Data excerpts
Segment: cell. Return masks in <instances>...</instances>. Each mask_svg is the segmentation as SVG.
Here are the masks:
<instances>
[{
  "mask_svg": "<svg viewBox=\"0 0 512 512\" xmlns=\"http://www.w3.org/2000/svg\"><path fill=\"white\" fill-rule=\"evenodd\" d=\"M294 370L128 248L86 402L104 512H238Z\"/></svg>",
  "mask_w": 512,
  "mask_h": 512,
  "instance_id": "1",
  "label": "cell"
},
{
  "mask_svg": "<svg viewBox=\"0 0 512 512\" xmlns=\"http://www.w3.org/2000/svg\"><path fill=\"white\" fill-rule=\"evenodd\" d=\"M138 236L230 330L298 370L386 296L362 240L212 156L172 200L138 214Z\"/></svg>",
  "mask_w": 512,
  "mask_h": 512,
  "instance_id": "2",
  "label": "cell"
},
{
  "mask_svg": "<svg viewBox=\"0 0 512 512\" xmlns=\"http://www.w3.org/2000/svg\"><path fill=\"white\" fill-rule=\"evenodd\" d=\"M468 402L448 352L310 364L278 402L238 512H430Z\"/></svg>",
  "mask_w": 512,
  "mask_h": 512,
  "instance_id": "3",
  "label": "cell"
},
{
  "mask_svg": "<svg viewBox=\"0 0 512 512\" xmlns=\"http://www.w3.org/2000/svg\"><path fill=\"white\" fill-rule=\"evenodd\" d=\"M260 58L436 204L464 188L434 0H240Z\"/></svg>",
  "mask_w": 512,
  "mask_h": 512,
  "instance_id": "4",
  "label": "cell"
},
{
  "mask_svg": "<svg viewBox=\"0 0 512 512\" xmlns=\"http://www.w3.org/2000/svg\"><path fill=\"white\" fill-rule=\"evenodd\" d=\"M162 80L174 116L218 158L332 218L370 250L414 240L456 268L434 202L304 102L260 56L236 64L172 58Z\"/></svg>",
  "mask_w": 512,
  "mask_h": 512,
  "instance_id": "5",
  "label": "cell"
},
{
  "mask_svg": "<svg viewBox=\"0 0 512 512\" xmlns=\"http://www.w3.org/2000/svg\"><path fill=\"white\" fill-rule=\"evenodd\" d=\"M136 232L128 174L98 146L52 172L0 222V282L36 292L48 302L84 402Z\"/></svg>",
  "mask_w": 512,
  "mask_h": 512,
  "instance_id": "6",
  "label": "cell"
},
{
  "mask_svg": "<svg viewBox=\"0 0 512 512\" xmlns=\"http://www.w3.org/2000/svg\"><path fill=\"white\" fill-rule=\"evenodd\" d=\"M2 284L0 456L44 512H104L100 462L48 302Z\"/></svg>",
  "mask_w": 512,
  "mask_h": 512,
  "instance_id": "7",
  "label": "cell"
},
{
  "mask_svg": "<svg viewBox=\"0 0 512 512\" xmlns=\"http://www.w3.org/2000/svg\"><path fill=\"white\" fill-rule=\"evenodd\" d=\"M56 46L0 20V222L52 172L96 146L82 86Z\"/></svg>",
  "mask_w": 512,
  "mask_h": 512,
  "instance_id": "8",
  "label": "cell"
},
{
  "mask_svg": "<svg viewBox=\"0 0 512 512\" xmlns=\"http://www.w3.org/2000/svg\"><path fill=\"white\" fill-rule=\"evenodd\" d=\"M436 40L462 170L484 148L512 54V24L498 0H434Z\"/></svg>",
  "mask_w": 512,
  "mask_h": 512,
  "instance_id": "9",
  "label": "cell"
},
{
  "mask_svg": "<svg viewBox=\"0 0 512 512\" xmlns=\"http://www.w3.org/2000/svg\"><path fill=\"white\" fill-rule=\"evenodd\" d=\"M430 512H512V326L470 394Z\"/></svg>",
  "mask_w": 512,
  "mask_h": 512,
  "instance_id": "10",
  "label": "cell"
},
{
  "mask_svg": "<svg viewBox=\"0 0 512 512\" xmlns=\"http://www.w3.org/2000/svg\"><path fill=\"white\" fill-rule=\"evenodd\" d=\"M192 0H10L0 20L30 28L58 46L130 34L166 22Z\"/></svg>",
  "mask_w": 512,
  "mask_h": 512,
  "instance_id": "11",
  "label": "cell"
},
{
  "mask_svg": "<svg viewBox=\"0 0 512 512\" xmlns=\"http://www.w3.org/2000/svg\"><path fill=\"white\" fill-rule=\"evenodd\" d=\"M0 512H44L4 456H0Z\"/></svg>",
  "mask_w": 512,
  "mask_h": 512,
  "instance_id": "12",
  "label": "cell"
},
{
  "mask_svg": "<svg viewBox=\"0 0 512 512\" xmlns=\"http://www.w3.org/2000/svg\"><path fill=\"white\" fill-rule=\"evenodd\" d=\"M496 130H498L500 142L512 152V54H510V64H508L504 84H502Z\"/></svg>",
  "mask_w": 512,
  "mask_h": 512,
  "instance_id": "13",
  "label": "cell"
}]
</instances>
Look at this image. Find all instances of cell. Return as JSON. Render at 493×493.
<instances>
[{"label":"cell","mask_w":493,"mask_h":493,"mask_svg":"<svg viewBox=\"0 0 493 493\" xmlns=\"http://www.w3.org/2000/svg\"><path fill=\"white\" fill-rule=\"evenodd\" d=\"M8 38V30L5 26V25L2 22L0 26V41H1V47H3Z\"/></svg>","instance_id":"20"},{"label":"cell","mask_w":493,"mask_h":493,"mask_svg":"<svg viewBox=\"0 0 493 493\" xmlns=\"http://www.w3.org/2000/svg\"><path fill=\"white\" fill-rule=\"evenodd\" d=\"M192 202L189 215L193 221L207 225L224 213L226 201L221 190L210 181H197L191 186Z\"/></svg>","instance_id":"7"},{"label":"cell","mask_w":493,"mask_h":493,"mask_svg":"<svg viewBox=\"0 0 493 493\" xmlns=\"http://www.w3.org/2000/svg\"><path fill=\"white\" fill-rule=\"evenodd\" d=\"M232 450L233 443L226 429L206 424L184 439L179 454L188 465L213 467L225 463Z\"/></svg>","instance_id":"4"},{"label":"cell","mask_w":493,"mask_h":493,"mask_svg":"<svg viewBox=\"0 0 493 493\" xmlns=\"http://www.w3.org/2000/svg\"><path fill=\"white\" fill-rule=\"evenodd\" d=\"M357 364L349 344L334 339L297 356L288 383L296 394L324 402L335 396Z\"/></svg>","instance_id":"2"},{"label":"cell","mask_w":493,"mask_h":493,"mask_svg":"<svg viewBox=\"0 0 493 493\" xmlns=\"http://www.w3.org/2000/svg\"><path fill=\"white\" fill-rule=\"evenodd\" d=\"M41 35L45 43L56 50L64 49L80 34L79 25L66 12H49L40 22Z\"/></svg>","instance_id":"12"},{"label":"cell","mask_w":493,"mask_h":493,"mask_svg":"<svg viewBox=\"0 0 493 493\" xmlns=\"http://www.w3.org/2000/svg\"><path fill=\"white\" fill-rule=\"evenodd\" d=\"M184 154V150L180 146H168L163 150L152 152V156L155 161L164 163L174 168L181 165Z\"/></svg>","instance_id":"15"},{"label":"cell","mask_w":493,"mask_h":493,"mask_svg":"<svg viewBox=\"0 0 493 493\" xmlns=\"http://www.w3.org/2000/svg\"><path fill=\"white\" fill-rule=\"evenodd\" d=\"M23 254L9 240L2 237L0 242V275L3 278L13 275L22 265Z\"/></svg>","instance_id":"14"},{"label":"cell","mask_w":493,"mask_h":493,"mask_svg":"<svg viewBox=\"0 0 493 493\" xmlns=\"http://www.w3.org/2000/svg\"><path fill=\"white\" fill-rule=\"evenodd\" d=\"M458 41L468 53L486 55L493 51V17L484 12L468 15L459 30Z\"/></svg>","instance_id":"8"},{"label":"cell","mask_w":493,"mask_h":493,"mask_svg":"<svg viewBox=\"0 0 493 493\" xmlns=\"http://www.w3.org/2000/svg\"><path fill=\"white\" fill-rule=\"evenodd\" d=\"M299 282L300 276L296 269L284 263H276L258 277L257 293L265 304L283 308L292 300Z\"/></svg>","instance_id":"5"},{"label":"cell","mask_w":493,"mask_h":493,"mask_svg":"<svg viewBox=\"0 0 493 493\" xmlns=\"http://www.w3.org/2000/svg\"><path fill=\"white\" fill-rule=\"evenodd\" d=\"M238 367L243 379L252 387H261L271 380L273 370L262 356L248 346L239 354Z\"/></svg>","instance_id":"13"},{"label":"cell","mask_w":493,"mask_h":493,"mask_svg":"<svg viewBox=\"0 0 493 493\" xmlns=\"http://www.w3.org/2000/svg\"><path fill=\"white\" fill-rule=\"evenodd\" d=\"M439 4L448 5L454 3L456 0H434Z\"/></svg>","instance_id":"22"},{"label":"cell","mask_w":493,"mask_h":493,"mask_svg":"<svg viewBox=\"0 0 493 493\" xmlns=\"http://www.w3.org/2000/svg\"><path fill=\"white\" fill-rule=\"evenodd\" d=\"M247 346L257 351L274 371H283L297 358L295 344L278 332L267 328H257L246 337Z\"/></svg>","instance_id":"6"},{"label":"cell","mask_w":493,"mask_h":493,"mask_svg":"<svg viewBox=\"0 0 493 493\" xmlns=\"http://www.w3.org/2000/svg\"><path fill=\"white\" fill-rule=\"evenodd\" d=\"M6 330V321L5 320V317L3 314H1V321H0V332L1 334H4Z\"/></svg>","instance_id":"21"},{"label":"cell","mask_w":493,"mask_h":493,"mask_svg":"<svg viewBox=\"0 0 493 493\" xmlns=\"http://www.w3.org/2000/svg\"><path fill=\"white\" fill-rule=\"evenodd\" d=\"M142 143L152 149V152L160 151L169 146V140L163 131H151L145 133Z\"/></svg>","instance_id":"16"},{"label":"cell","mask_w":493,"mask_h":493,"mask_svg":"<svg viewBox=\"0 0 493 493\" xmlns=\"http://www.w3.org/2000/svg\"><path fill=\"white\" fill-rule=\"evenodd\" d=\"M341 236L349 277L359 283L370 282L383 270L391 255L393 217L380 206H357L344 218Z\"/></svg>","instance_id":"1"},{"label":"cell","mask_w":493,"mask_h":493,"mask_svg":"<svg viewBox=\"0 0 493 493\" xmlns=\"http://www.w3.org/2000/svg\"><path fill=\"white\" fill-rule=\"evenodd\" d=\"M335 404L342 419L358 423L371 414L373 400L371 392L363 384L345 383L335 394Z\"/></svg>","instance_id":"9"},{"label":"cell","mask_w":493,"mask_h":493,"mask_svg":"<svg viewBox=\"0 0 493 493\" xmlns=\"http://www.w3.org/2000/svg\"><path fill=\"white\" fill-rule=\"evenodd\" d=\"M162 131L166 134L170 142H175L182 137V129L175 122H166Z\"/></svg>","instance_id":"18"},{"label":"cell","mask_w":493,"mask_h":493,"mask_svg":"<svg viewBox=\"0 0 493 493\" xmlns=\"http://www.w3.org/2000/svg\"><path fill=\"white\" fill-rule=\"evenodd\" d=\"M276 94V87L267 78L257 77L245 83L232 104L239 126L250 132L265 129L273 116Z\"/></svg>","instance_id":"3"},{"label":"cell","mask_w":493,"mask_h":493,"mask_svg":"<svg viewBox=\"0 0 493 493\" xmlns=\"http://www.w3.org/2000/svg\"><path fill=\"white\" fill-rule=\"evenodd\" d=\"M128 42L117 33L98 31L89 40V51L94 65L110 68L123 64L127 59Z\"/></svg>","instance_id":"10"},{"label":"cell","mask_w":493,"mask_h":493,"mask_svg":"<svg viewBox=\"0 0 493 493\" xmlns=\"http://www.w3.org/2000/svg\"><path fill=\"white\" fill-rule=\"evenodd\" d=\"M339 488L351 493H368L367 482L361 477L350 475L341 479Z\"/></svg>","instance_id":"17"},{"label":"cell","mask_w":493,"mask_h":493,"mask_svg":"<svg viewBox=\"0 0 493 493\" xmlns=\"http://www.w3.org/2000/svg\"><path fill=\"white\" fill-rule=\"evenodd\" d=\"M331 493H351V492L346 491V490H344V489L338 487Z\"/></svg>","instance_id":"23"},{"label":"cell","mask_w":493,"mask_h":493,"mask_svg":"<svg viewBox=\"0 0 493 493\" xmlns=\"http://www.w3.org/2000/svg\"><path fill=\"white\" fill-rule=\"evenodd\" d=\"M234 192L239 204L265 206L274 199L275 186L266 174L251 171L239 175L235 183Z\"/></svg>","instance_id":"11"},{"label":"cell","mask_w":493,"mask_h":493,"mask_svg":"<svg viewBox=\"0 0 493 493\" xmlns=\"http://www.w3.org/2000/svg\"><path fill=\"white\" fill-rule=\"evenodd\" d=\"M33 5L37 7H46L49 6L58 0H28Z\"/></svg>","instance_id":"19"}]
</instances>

## Requirements
How many lines of the listing above contain the word "Return"? Reply with the number alone.

## Exercise solution
2